Cuando estalló la guerra, ya auguramos tiempos difíciles. Cuando el ejército rebelde entró en Quintanar, mi padre fue de los primeros en quedar preso y desaparecer para siempre, fusilado junto a tantos otros hombres en las inmediaciones del pueblo, en una fosa común abierta deprisa y corriendo. Mi madre, desesperada por la situación y viendo lo que nos caía encima, nos hizo un pequeño hatillo con cuatro cosas mal contadas y algo de comida. Nos levantó a la madrugada a mi hermano y a mí y nos obligó a escaparnos por la cancela trasera, ocultos en las sombras y como si fuéramos fugitivos. En el fondo es lo que éramos.

Permanecimos ocultos y muertos de hambre durante varios días hasta que una noche oímos ruido de voces y pisadas cerca de nosotros. Mi hermano se avanzó unos metros reptando entre los arbustos y pudo ver que era un grupo de hombres armados. No sabíamos quiénes eran, pero por las armas que portaban no presagiaba nada bueno. Yo permanecía oculto tras Julián, temblando como una hoja, cuando de repente noté una manaza que me agarraba por el hombro y me levantaba sin esfuerzo. Pataleé y grité, maldiciendo a aquel energúmeno que me mantenía en vilo como si fuera una marioneta. Vi a mi hermano saltar hacia él para defenderme, pero el hombretón se lo sacudió de encima como si nada. Luego se oyeron más voces, risas y una orden que sobresalió por encima de las demás, exigiendo que me soltaran. Caí al suelo al lado de mi hermano y una veintena de hombres nos rodearon.

Era la milicia de Juan Bravo, un guerrillero bien conocido en la zona y que luchaba con sus hombres contra el ejército rebelde. Para nosotros fue la salvación porque ya estábamos en las últimas y Juan Bravo nos acogió entre los suyos, nos dio de comer y beber y nos protegió mientras que permanecimos con ellos. Mi hermano Julián tenía por aquel entonces 18 años y ya era un hombre bien formado, pero yo aún era un poco enclenque y mis tareas se centraban más en atender a los hombres que a la lucha en sí. Las escaramuzas se producían de vez en cuando, en un avance a través de la sierra en la que la inteligencia y espionaje eran de gran importancia. Juan Bravo lideraba a los suyos como lo que era, un valiente que habían sabido imponer un orden y una idea entre los hombres que escapaban de sus pueblos ante el temor de la muerte.

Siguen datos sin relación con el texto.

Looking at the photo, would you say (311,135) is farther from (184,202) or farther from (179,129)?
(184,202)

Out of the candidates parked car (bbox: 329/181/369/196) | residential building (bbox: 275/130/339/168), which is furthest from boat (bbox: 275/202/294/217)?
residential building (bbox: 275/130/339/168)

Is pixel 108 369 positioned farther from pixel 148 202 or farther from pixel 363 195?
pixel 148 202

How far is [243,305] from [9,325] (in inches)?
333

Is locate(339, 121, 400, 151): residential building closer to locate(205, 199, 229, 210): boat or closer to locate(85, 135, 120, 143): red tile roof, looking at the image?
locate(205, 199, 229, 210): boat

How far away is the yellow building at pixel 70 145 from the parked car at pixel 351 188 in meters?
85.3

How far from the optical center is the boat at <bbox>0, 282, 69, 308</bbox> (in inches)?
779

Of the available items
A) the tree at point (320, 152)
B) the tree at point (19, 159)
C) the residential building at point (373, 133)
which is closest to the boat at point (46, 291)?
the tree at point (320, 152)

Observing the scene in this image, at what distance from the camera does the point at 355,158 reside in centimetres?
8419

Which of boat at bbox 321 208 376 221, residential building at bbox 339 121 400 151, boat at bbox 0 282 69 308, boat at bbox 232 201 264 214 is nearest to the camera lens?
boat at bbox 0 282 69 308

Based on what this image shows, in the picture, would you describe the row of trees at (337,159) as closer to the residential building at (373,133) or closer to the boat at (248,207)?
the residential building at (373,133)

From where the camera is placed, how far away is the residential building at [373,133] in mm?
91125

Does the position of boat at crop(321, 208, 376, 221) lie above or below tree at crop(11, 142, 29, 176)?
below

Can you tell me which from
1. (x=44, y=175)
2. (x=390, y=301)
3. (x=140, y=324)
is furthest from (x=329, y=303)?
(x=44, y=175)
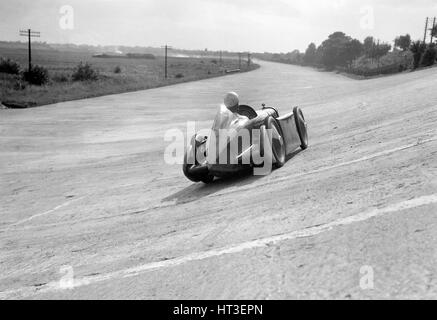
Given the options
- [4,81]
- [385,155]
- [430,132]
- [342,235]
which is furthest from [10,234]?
[4,81]

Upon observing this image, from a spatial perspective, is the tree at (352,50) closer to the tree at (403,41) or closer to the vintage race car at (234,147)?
the tree at (403,41)

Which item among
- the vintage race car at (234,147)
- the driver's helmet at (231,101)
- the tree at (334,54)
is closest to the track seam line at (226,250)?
the vintage race car at (234,147)

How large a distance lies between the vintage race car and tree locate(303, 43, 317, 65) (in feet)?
502

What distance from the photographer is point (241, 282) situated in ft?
12.6

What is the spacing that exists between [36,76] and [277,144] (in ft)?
133

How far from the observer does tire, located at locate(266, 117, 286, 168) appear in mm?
8273

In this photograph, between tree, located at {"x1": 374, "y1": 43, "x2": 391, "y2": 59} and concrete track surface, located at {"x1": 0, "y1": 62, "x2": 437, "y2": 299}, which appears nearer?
concrete track surface, located at {"x1": 0, "y1": 62, "x2": 437, "y2": 299}

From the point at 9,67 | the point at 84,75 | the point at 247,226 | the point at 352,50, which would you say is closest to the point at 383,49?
the point at 352,50

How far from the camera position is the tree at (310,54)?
157m

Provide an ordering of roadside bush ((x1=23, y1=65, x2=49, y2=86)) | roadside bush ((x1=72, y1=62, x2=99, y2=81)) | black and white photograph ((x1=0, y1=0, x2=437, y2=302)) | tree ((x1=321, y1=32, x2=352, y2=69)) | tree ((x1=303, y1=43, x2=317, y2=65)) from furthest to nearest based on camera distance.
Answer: tree ((x1=303, y1=43, x2=317, y2=65)) < tree ((x1=321, y1=32, x2=352, y2=69)) < roadside bush ((x1=72, y1=62, x2=99, y2=81)) < roadside bush ((x1=23, y1=65, x2=49, y2=86)) < black and white photograph ((x1=0, y1=0, x2=437, y2=302))

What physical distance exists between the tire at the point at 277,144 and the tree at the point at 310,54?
501ft

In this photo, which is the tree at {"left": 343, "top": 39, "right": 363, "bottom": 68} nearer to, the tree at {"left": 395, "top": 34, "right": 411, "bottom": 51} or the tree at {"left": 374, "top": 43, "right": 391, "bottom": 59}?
the tree at {"left": 374, "top": 43, "right": 391, "bottom": 59}

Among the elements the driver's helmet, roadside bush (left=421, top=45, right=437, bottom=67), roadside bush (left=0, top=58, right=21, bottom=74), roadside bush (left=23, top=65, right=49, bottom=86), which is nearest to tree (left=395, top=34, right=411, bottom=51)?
roadside bush (left=421, top=45, right=437, bottom=67)

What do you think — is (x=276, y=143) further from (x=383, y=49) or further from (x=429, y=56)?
(x=383, y=49)
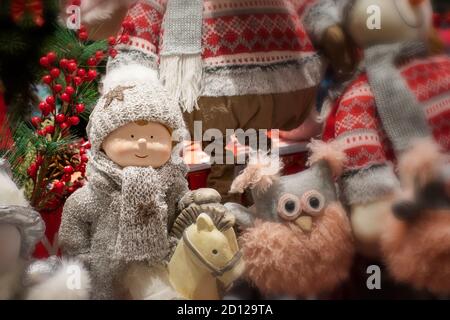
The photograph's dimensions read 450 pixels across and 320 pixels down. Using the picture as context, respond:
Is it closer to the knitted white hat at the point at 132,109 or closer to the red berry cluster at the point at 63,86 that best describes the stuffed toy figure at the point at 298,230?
the knitted white hat at the point at 132,109

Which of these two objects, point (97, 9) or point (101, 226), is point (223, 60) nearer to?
point (97, 9)

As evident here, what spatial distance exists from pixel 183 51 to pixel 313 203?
347 mm

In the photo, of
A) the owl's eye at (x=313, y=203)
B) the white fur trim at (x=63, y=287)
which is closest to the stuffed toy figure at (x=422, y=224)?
the owl's eye at (x=313, y=203)

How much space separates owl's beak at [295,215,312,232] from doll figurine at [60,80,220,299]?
15 cm

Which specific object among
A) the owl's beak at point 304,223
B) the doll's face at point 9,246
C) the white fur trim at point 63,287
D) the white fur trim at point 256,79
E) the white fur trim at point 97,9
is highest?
the white fur trim at point 97,9

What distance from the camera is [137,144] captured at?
997 millimetres

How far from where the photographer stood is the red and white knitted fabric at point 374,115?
96 centimetres

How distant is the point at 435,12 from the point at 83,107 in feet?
2.01

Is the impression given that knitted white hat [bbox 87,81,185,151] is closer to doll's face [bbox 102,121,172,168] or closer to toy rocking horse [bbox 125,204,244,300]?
doll's face [bbox 102,121,172,168]

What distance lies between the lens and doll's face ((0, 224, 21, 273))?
95cm

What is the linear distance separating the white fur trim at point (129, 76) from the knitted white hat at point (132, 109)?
1 cm

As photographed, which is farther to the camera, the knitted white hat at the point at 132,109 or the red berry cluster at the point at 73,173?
the red berry cluster at the point at 73,173
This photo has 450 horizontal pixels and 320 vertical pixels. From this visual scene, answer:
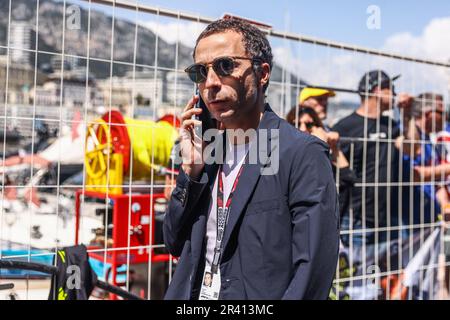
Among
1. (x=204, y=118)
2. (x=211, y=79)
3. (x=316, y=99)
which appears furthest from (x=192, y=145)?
(x=316, y=99)

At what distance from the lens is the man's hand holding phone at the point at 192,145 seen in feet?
6.56

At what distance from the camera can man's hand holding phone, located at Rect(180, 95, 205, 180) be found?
2.00 metres

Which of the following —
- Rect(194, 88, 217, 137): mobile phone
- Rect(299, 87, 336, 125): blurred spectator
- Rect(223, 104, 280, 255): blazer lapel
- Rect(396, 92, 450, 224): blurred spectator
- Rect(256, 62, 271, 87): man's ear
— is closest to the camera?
Rect(223, 104, 280, 255): blazer lapel

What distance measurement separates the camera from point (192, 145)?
2.02 m

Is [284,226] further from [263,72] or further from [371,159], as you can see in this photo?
[371,159]

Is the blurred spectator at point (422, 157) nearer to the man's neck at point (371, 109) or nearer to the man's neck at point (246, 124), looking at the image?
the man's neck at point (371, 109)

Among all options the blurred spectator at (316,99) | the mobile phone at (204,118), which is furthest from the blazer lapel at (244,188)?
the blurred spectator at (316,99)

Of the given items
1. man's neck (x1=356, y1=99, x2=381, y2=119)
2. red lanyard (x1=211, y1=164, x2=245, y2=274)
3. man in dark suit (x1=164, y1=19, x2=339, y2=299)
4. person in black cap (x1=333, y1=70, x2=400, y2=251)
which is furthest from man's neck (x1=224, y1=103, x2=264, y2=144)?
man's neck (x1=356, y1=99, x2=381, y2=119)

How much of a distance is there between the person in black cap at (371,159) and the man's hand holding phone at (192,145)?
2.31 meters

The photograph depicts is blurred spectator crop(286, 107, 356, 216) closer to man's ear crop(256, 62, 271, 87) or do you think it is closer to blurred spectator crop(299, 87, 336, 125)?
blurred spectator crop(299, 87, 336, 125)

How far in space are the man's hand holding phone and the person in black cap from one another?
2.31m

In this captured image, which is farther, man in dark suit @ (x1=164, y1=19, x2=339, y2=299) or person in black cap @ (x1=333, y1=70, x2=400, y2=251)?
person in black cap @ (x1=333, y1=70, x2=400, y2=251)

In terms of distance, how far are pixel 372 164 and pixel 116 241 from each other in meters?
2.12
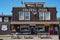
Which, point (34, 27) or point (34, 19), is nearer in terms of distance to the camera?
point (34, 27)

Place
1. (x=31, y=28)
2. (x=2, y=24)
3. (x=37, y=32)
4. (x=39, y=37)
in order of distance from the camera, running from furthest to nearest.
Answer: (x=2, y=24) → (x=31, y=28) → (x=37, y=32) → (x=39, y=37)

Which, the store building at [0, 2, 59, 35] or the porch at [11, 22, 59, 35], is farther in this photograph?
the store building at [0, 2, 59, 35]

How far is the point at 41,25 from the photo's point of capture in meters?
39.9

Entre aquellos hombres había uno llamado Juan Ramón Maestre, un guerrillero muy amable que siempre me cuidaba y me protegía de la rudeza de los demás. Más de una vez había tenido que encararse con alguien tras recibir yo algún empellón o malas palabras. En aquel momento, se levantaba, alto como un castillo, y reprendía a quien lo hubiera hecho, llegando más de una vez a las manos. Lucía siempre en su muñeca un reloj que más de uno había mirado con evidente envidia. Decía que era un regalo de su padre y que lo llevaba puesto desde que a él lo mataron a principio de la guerra, hacía ya demasiados meses.

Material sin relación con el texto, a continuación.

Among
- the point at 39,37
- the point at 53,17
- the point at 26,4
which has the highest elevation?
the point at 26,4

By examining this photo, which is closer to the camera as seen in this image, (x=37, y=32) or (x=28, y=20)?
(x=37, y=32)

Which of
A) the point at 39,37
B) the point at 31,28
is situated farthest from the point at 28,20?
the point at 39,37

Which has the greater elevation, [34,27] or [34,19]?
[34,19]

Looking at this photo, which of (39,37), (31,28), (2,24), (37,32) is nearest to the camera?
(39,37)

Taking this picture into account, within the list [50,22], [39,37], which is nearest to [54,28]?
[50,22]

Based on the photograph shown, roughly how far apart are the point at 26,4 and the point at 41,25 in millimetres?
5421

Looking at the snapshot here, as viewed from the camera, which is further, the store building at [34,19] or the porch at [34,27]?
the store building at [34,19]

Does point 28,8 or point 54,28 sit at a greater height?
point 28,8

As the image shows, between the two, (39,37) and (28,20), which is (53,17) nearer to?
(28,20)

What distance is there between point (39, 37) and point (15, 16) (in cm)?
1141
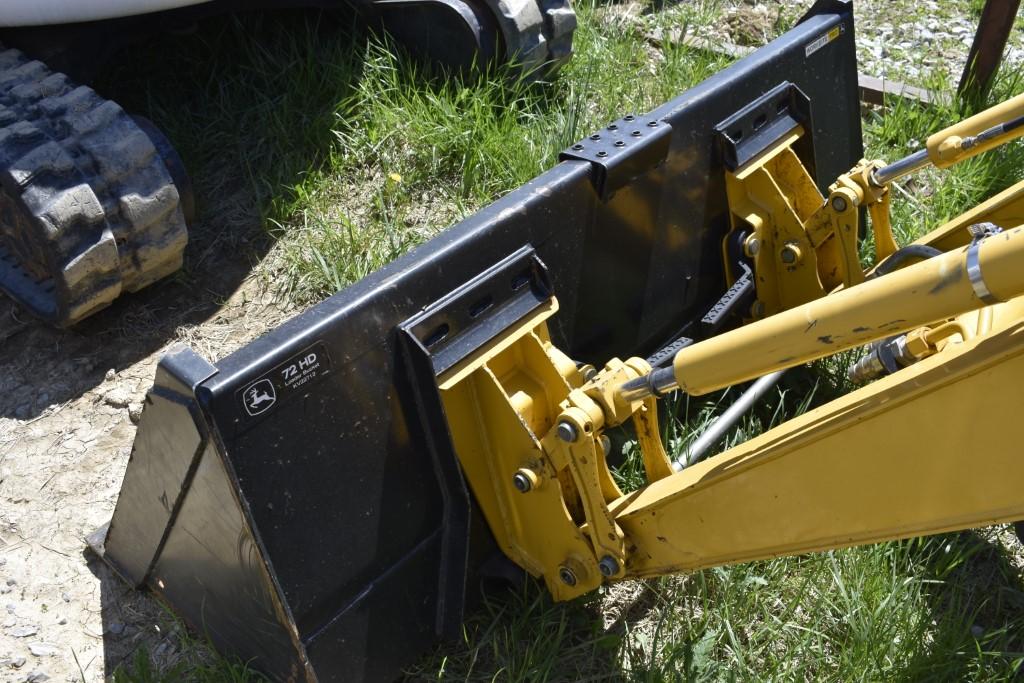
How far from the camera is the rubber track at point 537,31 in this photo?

Antes de su muerte le había contado la historia del reloj, un Longines Majetek fabricado a finales de los años veinte y de los que solo había tres mil unidades. Se habían realizado para la fuerza aérea Checoslovaca, que en aquel entonces era una gran potencia militar. El reloj llevaba en la parte trasera la inscripción MAJETEK VOJENSKÉ SPRÁVY (Propiedad del gobierno militar) y el número de serie 1628 de los únicamente tres mil que se habían fabricado. Tenía la caja cuadrada, esfera redonda de color negro y números arábigos del 1 al 12. A la altura del número 6 había un pequeño dial con un segundero con el título Anti-Magnetic y más arriba el logotipo de la marca Longines. La verdad es que era muy bonito y diferente a los que yo estaba acostumbrado a ver. Sin embargo, lo más significativo del reloj no era la estética, sino que el padre de Juan Ramón y el dueño original se habían conocido por casualidad en una taberna.

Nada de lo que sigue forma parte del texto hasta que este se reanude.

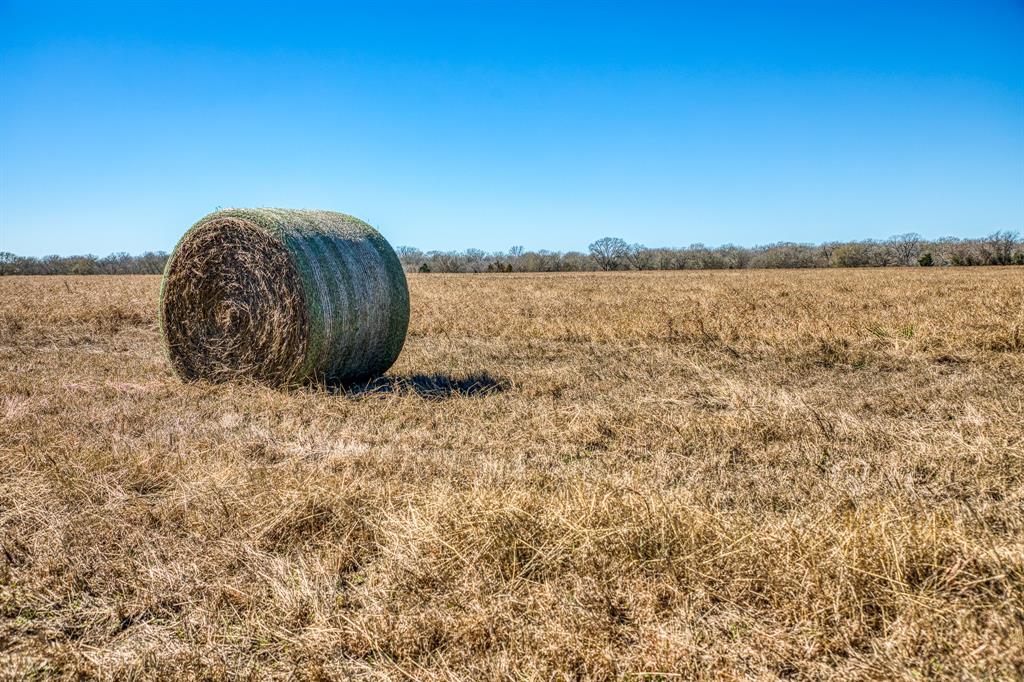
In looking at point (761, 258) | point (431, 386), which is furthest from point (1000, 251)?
point (431, 386)

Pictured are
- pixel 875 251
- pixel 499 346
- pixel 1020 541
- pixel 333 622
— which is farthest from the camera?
pixel 875 251

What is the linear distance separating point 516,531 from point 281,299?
5.26 m

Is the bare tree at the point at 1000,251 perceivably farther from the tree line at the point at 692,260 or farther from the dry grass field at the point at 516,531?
the dry grass field at the point at 516,531

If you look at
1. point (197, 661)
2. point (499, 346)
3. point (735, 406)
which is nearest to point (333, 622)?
point (197, 661)

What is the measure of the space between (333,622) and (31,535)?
1.88 meters

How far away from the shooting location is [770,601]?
9.78 feet

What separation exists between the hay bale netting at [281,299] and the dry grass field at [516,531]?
21.6 inches

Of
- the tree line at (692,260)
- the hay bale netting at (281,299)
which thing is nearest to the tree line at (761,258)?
the tree line at (692,260)

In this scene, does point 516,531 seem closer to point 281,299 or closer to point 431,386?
point 431,386

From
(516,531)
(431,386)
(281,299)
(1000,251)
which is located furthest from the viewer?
(1000,251)

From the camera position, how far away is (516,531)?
350cm

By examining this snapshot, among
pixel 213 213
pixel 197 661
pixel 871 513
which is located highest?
pixel 213 213

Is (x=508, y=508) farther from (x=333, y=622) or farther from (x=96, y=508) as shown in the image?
(x=96, y=508)

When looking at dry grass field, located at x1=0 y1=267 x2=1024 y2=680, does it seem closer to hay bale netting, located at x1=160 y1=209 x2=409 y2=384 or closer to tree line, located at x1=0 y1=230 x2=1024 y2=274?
hay bale netting, located at x1=160 y1=209 x2=409 y2=384
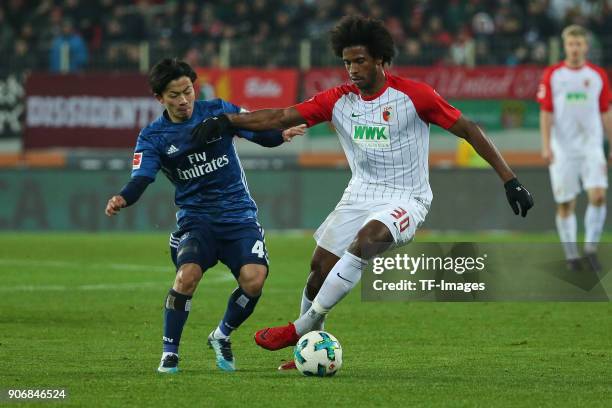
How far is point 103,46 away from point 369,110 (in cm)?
1838

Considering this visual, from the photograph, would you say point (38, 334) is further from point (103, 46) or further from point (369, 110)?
point (103, 46)

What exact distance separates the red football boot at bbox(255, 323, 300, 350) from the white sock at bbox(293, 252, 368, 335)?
45mm

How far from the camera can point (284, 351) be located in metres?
9.09

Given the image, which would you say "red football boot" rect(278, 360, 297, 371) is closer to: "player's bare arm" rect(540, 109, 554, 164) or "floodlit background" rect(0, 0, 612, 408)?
"floodlit background" rect(0, 0, 612, 408)

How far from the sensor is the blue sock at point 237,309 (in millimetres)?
8180

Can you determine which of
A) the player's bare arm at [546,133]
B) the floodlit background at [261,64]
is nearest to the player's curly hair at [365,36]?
the player's bare arm at [546,133]

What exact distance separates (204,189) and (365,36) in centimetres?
139

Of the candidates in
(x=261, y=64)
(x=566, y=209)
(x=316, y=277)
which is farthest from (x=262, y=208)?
(x=316, y=277)

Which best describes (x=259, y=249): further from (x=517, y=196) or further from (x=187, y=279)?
(x=517, y=196)

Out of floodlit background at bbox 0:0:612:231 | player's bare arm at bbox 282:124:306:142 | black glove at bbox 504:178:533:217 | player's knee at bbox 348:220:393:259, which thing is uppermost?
floodlit background at bbox 0:0:612:231

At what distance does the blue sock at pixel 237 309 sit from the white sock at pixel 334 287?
0.40 metres

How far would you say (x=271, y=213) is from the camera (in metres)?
21.2

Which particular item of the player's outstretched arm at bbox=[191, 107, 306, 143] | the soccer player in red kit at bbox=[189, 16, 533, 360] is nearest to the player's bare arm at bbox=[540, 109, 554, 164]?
the soccer player in red kit at bbox=[189, 16, 533, 360]

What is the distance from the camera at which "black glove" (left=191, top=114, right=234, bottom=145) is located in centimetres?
789
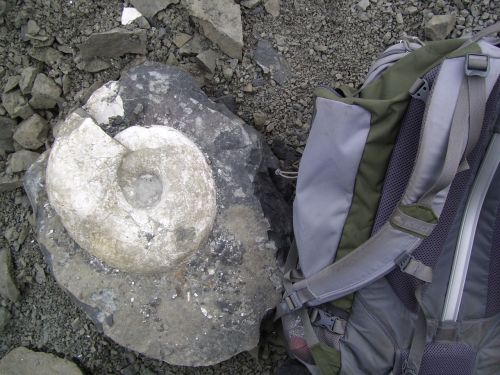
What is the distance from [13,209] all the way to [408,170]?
2135 millimetres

El hombre era un aviador que había desertado y huido al sur de España, pero la policía militar checa andaba tras sus pasos. De alguna manera y justo cuando estaban a punto de atraparle, un desconocido, el padre de Juan Ramón, le ayudó para que pasara desapercibido y salvar, por bien seguro, su vida. Nada bueno presagiaba a los desertores checoslovacos en aquellos tiempos y la prisión militar habría sido una muerte segura. A modo de agradecimiento, el piloto entregó el reloj a su desconocido salvador en un gesto que marcaría el futuro de muchas personas de allí en adelante.








Desde entonces, era su amuleto y Juan Ramón solo se lo sacaba en las ocasiones en que nos cruzábamos con algún riachuelo y podíamos sumergirnos en las aguas para asearnos. Por desgracia, fue precisamente en unos de esos ríos cuando nos atacaron sin esperarlo. Una patrulla nos sorprendió y comenzó un tiroteo que acabó con la vida de varios de mis compañeros. Los nuestros se desperdigaron monte arriba, quedando solo unos pocos, maltrechos y sin ánimo. Mi hermano había desaparecido y yo estaba escondido tras unas rocas unas decenas de metros, río arriba de donde había sucedido todo. Muy a mi pesar pude ver algo que me atormentó el resto de mi vida y que no logro borrar de mi cabeza a pesar de los esfuerzos. Juan Ramón había sobrevivido, aunque tenía una herida de bala en su brazo izquierdo. Vi que el sargento que comandaba la patrulla se le acercó, le miró con sorna y se burló de él. Era un hombre de mediana altura, con una cicatriz que le cruzaba el mentón y con un aire arrogante de quien se sabe con autoridad. Acto seguido se fijó en el reloj y le ordenó que se lo diera, a lo que Juan Ramón se negó con decisión. Un primer puñetazo del sargento le cayó en mitad de la mandíbula, pero el otro no hizo mueca alguna de dolor y siguió con la vista clavada en su agresor, desafiándole. El sargento le repitió la orden sin que surgiera mayor efecto. Parecían dos colosos enfrentándose a ver quién aguantaba más. Uno, con el brazo chorreando de sangre por la herida; el otro con la seguridad que daba el sentirse ganador de una contienda bien desigual.

No hubo tercera advertencia. El resplandor de la hoja de un cuchillo brilló al atardecer mientras atravesaba el pecho de Juan Ramón. Ahogué un grito que se confundió con el de mi amigo antes de caer desplomado al suelo. Una vez allí, el sargento volvió a hundirle una segunda vez el puñal hasta que el último aliento de vida se escapó de su ser. Las burlas y bravuconadas de los presentes se hicieron patentes mientras el sargento se hacía finalmente con el reloj, lo limpiaba de restos de sangre en la camisa del muerto y se lo ajustaba en su muñeca al tiempo que lo mostraba como un gran trofeo.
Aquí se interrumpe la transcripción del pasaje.